Passage shown:
My father died on Tuesday night.
He was 88.
He was in hospital and had just been treated for an infection. He was very weak and in the end he just died. I last saw him on Monday, and my brother on Tuesday, a few hours before he left us. The consultant told me to prepare for the worst on Monday. We were called just before 11, but by the time we got there he had already died.The nurse who told us was very kind. Then my brother and his wife arrived. We had a little cry then went home.
My father was a Grammar School boy before the war. He went up to senior school a year early, and got a place at Queens College Oxford. He then volunteered and joined the Royal Signals. He never went back to finish his degree. He was a man of conviction. He couldn't stay at university when his contemporaries were fighting Fascism. In the Signals he was a System X installer, amongst other things. He landed shortly after D-Day and ended up in Germany then Egypt where he joined the Archaeological Society. He claimed this was so he could get access to the Officers Mess. Like my Grandfather, who likewise volunteered for the Great War, he never rose above non-commissioned rank. I think neither of them wanted to be a soldier. They just did what was right.
I owe this lesson to him, and I am profoundly grateful.
He was a good athlete and sportsman. When at Blackpool Grammar School in the sixth form he won everything on the track at sportsday, pretty much, plus high jump.He was a good club cricketer as well, being a left handed fast bowler. I only ever saw him play cricket once, when he represented the Parents v the School. He didn't get to bowl much, although he did hit the only boundary in the Parents' innings. Cricket also gave us the Perfect Day together. In 1994 I took a day off work and we went to see the first day of Warwickshire v Northampton. We sat, had a few beers from a cool bag, ate smoked salmon sandwiches, and watched Brian Lara score 197 runs off 193 balls. Lara was caught at full stretch on the boundary for what would have been a 6. When the game started we were two of only a few in the ground. As Lara scored and the sun stayed out the ground filled up until it was standing room only by the end.

[Data records]
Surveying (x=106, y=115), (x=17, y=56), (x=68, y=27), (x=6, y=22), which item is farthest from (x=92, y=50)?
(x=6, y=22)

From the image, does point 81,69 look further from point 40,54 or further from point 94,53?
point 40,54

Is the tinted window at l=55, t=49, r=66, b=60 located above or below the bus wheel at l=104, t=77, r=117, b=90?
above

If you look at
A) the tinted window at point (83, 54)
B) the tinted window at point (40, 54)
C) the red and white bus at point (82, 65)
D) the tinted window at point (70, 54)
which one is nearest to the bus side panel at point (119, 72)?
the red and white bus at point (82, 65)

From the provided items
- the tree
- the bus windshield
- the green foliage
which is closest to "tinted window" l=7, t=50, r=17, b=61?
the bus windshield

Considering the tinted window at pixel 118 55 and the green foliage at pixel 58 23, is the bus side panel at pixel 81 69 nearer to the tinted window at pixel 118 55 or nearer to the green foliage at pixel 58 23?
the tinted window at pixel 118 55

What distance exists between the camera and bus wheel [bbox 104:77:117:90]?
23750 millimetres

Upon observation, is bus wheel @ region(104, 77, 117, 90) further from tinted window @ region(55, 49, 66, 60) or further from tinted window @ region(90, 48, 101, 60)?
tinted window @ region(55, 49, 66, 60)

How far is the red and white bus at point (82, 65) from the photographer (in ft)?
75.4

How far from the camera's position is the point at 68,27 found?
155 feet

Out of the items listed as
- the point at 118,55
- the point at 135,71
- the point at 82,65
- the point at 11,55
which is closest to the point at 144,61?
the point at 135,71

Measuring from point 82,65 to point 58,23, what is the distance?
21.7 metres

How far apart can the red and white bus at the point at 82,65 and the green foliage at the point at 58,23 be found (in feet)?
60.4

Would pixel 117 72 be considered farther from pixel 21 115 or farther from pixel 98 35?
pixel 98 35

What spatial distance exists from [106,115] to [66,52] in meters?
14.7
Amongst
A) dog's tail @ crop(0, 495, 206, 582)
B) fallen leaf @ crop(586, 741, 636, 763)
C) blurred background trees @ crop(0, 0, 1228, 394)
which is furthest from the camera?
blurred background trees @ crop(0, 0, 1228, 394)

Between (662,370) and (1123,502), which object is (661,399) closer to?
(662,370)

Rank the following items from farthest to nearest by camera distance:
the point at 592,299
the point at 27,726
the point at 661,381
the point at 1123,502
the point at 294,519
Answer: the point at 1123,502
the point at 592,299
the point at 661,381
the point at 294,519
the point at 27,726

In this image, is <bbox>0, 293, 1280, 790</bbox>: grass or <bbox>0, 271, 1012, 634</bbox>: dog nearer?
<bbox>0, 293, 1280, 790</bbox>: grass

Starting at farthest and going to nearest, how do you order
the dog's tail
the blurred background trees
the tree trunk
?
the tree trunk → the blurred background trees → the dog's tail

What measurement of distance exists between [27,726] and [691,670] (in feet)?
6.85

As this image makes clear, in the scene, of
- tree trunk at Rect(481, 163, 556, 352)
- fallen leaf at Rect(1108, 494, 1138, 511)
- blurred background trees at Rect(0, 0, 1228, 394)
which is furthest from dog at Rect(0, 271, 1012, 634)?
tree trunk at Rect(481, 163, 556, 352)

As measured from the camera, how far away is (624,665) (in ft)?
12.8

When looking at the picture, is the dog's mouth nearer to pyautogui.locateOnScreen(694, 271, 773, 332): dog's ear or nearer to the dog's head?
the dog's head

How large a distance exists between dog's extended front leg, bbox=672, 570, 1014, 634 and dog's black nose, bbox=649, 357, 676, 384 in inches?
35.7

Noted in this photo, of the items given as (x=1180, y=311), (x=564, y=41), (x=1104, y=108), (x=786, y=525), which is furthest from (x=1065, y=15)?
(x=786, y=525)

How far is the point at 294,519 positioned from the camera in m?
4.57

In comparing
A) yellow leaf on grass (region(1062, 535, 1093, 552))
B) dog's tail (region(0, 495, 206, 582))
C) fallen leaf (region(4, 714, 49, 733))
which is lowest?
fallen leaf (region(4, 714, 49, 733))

Problem details:
In the passage about the father, write out the stretch from "He was in hospital" through "then went home." word for word.

Problem solution:
He was in hospital and had just been treated for an infection. He was very weak and in the end he just died. I last saw him on Monday, and my brother on Tuesday, a few hours before he left us. The consultant told me to prepare for the worst on Monday. We were called just before 11, but by the time we got there he had already died.The nurse who told us was very kind. Then my brother and his wife arrived. We had a little cry then went home.